**Work request**: Count, in the entries below, the lines in which "Tanzania" occurs. Give the number, nothing more.

**Dataset entries**:
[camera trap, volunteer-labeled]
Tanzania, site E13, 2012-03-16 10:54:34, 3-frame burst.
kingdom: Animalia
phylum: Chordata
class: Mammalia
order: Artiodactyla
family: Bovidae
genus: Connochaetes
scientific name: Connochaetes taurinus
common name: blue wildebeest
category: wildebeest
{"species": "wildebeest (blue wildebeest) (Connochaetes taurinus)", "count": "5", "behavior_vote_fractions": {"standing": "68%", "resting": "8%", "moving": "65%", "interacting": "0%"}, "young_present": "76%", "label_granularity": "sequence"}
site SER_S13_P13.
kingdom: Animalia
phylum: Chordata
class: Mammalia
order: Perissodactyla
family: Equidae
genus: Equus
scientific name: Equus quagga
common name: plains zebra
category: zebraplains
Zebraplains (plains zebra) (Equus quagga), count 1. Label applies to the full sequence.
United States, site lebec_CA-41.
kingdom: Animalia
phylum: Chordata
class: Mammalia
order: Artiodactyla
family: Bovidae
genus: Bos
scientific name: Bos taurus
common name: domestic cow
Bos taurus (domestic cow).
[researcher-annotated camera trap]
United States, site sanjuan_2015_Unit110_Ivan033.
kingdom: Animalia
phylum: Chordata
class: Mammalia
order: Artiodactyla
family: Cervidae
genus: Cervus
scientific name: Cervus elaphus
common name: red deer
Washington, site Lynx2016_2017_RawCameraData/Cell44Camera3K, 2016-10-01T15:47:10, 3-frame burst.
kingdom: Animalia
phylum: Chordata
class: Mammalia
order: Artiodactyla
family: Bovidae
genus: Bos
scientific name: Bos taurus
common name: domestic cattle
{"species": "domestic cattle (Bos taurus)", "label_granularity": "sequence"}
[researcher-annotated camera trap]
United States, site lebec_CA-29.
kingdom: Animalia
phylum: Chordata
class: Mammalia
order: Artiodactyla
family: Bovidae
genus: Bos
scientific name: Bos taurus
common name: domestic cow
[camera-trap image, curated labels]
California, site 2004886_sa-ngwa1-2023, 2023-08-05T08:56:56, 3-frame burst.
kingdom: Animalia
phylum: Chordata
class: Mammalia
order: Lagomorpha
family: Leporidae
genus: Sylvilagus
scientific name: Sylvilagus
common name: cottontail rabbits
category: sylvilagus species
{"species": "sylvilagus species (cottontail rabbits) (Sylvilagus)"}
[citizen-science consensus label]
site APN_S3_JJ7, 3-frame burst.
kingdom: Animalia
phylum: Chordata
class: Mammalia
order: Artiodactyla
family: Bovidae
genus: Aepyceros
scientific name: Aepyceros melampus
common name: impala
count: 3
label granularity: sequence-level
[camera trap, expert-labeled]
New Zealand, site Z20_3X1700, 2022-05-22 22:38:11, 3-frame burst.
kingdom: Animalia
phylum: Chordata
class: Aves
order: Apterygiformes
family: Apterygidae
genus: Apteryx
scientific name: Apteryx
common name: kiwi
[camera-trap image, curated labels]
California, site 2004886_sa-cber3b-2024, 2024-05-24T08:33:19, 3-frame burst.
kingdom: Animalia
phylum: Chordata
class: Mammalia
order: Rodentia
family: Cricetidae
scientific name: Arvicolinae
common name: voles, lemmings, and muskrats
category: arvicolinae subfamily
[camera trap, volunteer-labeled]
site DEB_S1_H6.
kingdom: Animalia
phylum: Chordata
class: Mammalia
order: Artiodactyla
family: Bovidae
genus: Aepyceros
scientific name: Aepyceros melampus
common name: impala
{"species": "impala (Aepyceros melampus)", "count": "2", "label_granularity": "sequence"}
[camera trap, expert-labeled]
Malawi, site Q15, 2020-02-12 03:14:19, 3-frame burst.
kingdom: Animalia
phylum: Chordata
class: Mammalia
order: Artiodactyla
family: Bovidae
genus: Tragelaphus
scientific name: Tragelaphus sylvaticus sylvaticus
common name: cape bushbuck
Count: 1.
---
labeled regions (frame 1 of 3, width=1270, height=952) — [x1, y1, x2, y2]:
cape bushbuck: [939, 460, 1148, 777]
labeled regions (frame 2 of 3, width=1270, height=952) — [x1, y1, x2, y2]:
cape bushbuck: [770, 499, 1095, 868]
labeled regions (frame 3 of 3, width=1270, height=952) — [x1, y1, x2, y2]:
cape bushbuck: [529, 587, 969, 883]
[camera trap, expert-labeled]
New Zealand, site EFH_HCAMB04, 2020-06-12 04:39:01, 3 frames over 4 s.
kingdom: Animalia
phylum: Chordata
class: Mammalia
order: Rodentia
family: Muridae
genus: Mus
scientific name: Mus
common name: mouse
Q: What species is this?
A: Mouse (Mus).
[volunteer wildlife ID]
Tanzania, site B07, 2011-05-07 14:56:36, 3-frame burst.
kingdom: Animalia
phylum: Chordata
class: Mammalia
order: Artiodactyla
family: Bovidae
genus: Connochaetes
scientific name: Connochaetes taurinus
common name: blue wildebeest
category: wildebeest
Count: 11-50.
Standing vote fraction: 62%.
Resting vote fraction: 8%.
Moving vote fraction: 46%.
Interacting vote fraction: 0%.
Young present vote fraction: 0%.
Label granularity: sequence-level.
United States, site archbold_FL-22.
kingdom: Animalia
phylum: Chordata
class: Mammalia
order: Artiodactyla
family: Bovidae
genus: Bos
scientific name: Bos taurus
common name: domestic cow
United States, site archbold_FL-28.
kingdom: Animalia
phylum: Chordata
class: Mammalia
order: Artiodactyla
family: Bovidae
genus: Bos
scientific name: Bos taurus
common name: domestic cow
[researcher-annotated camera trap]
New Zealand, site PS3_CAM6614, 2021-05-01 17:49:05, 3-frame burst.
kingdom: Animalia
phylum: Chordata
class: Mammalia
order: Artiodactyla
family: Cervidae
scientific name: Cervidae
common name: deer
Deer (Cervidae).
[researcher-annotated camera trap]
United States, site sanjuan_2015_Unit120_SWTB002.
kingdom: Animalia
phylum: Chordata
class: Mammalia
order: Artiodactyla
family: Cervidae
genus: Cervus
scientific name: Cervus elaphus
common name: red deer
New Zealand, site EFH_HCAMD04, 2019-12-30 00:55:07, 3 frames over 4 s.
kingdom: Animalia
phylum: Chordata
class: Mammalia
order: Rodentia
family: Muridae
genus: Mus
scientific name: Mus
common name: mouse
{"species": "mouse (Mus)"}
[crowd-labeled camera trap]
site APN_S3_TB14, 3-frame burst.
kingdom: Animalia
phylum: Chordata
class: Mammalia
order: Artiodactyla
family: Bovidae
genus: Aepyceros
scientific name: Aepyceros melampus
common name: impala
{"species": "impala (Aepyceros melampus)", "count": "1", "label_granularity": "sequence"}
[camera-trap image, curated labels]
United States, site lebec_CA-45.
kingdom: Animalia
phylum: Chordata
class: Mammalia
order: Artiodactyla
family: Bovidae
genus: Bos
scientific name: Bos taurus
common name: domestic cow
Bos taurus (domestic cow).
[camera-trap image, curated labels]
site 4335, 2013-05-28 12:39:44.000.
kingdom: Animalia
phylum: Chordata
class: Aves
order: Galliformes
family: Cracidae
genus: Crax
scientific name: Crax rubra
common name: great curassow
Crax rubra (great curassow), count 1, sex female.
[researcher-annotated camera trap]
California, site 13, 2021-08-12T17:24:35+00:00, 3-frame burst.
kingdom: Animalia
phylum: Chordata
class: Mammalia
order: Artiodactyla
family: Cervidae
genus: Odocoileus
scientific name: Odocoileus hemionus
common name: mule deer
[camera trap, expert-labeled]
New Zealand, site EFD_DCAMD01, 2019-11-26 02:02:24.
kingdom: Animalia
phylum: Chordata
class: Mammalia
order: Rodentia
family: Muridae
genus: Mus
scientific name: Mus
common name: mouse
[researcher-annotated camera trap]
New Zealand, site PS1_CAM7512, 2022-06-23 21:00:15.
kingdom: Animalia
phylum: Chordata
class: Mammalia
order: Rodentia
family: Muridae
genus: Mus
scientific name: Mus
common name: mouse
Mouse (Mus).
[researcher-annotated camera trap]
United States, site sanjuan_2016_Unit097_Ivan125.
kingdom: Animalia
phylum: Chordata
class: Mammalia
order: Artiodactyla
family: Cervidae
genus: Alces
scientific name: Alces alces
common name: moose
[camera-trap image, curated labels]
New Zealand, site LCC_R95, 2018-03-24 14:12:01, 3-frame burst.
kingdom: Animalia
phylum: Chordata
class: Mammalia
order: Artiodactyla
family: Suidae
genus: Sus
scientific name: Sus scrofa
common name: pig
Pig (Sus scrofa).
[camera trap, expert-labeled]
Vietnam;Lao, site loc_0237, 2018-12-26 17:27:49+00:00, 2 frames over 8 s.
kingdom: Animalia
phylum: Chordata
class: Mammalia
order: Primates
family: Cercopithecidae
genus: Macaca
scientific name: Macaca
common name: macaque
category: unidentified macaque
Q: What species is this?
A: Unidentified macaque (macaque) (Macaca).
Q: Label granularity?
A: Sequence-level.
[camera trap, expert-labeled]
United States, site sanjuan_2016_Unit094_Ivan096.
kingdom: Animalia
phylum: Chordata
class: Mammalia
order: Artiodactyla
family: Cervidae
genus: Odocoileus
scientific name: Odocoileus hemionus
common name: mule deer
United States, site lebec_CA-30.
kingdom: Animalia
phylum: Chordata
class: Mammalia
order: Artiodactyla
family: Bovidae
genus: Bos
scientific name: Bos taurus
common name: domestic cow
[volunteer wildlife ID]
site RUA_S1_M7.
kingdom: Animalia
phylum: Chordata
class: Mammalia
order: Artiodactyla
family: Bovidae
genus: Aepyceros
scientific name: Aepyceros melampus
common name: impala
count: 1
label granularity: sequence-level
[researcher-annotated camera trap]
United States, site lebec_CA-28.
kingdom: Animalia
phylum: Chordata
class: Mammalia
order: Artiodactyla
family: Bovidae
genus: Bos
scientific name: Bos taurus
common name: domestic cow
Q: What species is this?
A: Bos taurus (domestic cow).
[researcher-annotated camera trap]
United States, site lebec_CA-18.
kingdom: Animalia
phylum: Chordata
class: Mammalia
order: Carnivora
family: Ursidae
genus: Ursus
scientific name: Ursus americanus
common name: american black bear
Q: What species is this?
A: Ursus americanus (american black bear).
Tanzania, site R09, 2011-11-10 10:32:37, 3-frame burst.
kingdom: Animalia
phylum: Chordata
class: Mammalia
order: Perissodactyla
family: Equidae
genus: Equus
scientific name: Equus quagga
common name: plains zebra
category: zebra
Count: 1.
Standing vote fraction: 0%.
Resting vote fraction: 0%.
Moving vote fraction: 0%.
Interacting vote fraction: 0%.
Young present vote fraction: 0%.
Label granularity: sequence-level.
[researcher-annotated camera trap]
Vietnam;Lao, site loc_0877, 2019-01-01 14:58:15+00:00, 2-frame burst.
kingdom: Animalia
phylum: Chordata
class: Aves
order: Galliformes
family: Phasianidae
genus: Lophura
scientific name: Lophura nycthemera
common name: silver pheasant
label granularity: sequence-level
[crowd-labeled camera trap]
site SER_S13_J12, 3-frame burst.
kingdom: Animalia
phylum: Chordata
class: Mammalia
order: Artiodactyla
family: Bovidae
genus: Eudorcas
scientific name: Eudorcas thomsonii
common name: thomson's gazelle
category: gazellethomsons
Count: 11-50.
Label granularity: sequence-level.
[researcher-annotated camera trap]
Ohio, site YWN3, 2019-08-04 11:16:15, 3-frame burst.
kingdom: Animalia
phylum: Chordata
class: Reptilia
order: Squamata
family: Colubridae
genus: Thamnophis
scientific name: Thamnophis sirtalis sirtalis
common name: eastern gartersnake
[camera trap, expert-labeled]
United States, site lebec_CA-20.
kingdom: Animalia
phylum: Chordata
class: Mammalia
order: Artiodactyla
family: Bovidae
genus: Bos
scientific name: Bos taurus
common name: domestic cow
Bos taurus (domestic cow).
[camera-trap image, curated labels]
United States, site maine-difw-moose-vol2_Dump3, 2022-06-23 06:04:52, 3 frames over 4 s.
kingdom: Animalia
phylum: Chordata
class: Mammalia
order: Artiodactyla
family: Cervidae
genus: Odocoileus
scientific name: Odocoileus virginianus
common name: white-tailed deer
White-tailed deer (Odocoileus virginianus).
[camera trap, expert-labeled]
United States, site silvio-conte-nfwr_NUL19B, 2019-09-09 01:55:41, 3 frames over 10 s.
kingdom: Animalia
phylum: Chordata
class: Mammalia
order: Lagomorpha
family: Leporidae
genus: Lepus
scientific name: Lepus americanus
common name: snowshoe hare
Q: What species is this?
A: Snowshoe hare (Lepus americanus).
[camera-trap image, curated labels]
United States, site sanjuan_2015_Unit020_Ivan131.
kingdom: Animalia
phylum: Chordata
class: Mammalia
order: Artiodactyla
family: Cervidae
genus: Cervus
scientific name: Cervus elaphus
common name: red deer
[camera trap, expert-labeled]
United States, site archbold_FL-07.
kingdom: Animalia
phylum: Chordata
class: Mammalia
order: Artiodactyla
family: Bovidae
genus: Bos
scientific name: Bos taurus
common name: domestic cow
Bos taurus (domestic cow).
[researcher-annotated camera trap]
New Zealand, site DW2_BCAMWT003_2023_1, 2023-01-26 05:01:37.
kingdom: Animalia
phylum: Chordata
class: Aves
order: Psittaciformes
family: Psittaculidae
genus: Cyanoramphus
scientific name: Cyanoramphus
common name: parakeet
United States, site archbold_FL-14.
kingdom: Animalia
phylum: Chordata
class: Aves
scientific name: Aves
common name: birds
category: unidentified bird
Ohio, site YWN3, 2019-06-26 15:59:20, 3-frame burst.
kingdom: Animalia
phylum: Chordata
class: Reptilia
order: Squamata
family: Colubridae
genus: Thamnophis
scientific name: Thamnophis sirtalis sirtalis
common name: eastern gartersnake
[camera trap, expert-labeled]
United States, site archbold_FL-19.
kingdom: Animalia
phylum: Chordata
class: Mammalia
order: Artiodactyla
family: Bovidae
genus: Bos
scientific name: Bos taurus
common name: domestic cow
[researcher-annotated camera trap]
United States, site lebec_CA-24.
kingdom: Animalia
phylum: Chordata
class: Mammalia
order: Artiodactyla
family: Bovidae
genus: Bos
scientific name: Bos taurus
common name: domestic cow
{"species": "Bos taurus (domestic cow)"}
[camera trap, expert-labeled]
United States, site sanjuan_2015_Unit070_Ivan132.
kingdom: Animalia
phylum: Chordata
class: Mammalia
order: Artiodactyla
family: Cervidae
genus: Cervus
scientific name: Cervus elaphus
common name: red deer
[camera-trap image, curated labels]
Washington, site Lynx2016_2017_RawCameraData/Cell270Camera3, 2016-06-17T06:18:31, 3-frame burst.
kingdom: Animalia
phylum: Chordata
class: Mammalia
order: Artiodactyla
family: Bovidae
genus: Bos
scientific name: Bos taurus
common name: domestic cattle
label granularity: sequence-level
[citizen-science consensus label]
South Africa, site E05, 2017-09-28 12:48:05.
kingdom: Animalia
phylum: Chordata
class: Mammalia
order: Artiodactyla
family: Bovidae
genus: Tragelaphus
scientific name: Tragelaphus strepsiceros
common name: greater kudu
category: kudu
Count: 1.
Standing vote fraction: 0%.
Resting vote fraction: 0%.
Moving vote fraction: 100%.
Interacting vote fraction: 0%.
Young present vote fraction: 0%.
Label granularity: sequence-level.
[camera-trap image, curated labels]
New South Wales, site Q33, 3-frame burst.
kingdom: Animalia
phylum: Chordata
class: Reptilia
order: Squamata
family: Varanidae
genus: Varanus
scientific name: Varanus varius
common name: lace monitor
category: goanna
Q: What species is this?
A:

**Reply**: 3